I have following nginx configurations

if ($host != mydomain.com) {
 return 403;
}

When I hit the url http://127.0.0.1/test/test2/index.php (from POSTMAN) I get 403. Fine. But adding a Host -> mydomain.com in Headers I get 200.

When I added add_header Host "$host"; in nginx configurations I noticed in response that nginx has mydomain.com in its host variable. I know intentionally mentioning Host header in http request overrides 127.0.0.1 according to nginx documentation.

But in this way an attacker can send requests direct to web server by bypassing Cloudflare WAF. so what's the solution to block such requests from nginx?

I have tried following solutions but didn't work for me.
https://www.digitalocean.com/community/questions/how-to-block-access-using-the-server-ip-in-nginx https://blog.knoldus.com/nginx-disable-direct-access-via-http-and-https-to-a-website-using-ip/

neuro
  • 14,948
  • 3
  • 36
  • 59

2 Answers2

0

When I hit the url http://127.0.0.1/test/test2/index.php (from POSTMAN) I get 403. Fine. But adding a Host -> mydomain.com in Headers I get 200.

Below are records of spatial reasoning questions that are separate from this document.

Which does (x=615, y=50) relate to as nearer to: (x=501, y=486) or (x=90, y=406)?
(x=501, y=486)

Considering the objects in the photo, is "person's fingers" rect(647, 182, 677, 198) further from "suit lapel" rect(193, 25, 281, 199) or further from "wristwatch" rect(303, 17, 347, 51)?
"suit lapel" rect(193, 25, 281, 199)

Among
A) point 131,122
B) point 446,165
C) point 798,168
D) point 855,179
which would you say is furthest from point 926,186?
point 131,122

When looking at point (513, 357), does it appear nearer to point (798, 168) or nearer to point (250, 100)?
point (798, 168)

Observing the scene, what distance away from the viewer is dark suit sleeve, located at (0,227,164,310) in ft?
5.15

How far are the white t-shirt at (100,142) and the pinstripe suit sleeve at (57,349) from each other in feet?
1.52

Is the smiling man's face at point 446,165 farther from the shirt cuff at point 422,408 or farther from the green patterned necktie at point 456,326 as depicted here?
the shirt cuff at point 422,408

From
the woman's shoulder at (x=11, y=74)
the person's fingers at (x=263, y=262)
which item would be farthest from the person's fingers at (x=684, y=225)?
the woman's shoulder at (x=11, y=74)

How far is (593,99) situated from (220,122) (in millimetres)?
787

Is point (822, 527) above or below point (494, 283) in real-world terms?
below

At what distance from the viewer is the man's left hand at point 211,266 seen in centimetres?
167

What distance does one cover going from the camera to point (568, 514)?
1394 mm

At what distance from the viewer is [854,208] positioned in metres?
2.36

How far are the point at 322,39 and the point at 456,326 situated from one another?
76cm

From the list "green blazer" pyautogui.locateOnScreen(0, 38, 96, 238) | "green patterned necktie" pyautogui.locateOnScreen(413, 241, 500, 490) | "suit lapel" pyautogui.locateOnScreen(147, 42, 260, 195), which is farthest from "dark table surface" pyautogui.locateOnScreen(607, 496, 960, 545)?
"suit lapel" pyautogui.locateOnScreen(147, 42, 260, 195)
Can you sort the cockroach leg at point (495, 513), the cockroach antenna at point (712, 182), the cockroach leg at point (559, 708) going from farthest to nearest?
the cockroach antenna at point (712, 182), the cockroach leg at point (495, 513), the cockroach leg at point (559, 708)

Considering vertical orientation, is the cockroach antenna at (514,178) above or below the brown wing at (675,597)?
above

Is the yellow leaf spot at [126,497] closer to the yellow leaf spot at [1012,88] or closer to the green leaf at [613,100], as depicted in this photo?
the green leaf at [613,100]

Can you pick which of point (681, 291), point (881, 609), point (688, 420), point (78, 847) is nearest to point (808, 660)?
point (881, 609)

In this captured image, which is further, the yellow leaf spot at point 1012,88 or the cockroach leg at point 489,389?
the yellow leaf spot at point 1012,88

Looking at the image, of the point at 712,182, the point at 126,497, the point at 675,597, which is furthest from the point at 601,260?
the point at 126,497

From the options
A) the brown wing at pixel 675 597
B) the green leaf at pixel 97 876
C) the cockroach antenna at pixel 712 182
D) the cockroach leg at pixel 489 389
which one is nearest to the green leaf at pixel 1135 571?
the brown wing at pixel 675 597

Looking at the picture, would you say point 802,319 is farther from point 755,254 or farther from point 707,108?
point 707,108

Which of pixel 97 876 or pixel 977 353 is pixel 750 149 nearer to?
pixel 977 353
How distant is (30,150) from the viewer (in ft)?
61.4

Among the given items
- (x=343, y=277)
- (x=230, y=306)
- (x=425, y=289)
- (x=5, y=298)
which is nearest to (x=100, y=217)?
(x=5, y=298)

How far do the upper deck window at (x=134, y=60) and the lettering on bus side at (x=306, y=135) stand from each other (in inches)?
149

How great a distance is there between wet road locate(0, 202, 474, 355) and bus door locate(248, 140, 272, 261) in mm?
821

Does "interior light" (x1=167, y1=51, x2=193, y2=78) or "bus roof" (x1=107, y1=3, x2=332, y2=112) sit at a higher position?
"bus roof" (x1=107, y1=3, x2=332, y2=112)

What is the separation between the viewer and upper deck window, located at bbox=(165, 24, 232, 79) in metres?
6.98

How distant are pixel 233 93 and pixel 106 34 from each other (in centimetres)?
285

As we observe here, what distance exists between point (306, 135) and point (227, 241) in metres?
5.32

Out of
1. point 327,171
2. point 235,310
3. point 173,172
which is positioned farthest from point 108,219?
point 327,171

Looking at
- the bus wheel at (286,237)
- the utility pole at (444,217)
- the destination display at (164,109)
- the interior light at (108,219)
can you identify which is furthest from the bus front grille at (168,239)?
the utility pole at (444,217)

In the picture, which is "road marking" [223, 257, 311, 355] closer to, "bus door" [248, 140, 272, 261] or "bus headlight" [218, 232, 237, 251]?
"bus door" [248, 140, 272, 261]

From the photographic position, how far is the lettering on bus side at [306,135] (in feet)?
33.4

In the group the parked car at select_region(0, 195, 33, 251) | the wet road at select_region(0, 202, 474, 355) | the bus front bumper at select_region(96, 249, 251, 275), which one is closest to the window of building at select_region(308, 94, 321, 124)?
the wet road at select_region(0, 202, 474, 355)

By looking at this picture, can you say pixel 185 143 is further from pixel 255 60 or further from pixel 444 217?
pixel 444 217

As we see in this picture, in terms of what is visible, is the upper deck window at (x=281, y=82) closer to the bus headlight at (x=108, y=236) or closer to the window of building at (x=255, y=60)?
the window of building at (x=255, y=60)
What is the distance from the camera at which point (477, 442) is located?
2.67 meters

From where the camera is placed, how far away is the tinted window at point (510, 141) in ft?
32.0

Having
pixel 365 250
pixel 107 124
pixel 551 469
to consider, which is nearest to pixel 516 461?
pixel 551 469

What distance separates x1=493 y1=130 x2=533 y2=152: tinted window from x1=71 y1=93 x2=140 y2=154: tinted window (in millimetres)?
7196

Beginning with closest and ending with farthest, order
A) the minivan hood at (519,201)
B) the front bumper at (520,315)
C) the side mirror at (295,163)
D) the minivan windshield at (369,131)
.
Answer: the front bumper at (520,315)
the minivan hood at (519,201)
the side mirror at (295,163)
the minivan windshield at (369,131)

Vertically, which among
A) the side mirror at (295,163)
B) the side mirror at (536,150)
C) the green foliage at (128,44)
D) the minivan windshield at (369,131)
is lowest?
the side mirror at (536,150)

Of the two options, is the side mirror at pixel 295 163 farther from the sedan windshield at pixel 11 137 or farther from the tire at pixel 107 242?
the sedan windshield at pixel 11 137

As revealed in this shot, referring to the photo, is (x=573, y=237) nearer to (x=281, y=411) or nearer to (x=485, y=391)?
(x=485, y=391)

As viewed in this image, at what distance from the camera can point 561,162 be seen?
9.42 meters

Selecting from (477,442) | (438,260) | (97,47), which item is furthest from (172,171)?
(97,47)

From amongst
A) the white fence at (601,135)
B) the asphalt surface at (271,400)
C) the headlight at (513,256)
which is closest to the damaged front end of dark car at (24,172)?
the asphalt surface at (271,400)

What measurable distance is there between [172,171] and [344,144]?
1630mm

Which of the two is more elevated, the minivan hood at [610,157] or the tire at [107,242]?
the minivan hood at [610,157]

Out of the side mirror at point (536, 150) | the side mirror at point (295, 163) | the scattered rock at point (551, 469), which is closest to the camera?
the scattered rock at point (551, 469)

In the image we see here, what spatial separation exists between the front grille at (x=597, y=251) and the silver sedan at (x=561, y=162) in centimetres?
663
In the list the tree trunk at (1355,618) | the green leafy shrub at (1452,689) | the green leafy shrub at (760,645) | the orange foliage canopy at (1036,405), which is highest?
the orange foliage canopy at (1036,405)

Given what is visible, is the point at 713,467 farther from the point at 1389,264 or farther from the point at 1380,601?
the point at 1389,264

If I understand correctly, you seem to think that "adding a Host" header in your request is somehow a bypass. And it's not ... it's how hostnames work in HTTP.

A server doesn't magically know that you typed http://domain.tld/test/ in your browser address bar. Your browser makes a DNS lookup for domain.tld and establishes a TCP connection with the resolved IP address; it then sends headers, which is where the server gets the information from:

GET /test/ HTTP/1.1
Host: domain.tld

That's the only way the server knows you requested http://domain.tld/test/.

Narf
  • 14,600
  • 3
  • 37
  • 66
0

add this block:

server {
    listen      80 default_server;
    server_name "";
    return      444;
}

OR

server {
      listen 80 default_server;
      listen [::]:80 default_server;
      server_name _;    
      return 444;
    }

The “default_server” parameter cannot be present in any other server block. NGINX Block direct IP access.